M&A冨士ダイスとダイジェット工業は26日、重要鉱物のタングステンとコバルトの使用量を削減した合金の販路拡大に向け、業務提携契約を締結したと発表した。超硬工具・金型の原料となるタングステンは中国政府による輸出管理強化の影響を受け、需給や価格が不安定化しやすい状況にある。両社は原料調達リスクへの対応を業界共通の課題とみて、代替材料の普及を進める。

提携の第1弾として、ダイジェット工業が製造するタングステンとコバルトを使わない合金「サーメタル」を冨士ダイスに供給する。冨士ダイスは同素材をそのまま、または加工したうえで工具・金型として顧客に販売し、両社の販売ネットワークを活用して市場開拓を図る。あわせて、冨士ダイスが製造する「サステロイ」についても、販路拡大に向けた検討を進める。

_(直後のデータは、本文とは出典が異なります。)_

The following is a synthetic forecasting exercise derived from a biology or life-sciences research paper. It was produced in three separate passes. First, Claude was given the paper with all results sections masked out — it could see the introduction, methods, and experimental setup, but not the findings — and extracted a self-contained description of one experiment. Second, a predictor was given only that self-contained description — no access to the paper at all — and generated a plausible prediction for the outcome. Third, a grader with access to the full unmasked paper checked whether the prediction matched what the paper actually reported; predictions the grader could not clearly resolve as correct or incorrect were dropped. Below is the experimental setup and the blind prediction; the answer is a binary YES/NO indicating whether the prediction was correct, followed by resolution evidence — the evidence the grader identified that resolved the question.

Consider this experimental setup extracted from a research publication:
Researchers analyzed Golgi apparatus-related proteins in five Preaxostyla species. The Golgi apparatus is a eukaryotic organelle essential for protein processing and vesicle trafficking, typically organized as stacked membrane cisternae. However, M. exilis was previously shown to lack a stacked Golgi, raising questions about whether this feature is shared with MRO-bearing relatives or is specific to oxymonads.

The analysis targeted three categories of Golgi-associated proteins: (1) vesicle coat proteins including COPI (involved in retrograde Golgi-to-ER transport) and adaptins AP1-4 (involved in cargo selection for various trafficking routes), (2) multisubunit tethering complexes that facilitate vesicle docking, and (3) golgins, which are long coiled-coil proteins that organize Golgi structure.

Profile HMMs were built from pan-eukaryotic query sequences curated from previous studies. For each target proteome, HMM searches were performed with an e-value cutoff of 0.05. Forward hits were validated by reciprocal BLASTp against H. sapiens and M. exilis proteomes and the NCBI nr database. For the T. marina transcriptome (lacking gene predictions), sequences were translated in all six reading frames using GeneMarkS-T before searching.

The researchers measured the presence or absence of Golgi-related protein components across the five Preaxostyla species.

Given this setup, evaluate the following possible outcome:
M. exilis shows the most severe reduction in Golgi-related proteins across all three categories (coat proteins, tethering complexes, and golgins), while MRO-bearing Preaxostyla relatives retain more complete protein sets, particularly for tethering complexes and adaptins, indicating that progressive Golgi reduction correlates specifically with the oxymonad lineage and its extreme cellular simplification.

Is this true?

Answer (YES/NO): NO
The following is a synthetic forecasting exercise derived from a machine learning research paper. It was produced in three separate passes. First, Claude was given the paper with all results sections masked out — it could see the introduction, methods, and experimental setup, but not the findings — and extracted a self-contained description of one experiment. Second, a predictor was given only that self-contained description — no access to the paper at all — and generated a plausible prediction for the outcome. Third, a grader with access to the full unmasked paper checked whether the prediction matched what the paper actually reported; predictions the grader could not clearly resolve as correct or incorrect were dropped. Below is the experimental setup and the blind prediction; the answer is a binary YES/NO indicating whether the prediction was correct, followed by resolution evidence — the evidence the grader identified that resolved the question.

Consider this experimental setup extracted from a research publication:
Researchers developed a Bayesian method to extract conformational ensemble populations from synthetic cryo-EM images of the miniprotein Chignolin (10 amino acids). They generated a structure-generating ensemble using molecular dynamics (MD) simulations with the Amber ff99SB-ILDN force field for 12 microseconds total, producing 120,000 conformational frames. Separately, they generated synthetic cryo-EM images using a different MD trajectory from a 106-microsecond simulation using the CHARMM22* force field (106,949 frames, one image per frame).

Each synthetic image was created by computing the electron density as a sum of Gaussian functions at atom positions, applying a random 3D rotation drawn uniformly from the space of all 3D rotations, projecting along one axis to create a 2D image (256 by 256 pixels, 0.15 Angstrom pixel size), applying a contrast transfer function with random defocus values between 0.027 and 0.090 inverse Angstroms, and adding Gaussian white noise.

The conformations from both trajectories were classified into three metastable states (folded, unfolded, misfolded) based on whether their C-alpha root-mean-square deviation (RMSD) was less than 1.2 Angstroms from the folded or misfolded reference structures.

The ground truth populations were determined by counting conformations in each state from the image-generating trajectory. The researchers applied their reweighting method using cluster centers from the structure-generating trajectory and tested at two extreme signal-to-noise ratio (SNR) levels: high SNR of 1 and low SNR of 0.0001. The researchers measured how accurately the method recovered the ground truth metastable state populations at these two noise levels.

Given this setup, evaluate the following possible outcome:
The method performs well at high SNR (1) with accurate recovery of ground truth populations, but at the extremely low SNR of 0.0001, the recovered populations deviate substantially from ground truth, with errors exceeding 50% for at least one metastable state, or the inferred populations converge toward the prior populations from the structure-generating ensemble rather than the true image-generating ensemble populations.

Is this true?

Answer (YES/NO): YES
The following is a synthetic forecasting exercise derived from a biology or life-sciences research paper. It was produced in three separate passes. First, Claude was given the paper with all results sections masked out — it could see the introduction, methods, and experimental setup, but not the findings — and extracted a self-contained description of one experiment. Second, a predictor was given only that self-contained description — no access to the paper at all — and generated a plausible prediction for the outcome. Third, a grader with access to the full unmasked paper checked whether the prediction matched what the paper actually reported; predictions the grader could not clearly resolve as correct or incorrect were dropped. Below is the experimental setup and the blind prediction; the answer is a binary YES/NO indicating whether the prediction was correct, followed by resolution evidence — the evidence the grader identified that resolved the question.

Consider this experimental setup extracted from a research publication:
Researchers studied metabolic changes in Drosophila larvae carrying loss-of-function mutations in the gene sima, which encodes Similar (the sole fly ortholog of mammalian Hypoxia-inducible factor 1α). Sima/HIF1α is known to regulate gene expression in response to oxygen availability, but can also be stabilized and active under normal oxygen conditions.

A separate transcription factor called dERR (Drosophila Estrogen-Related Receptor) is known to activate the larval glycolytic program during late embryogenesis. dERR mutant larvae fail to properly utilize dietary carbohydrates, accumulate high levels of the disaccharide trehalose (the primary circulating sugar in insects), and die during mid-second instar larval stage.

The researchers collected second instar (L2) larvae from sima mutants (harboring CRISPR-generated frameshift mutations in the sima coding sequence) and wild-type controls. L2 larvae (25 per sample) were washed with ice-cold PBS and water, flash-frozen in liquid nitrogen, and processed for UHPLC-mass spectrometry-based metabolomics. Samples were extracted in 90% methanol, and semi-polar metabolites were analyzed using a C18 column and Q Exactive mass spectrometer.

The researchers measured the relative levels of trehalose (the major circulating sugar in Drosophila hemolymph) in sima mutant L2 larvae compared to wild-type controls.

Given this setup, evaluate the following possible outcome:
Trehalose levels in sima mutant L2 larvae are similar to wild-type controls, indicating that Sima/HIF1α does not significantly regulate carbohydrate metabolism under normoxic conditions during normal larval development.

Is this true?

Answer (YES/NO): NO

冨士ダイスは2023年3月にタングステンとコバルトを減らした「サステロイST60」を発売し、25年10月には耐摩耗性を高めた「サステロイSTN30」の販売を始めた。ダイジェット工業は10年にサーメタルを開発・販売している。中国の輸出管理を背景に、超硬合金を使う製造現場では原料確保や価格変動への備えが課題となっており、今回の提携は材料調達の選択肢を広げる動きとなる。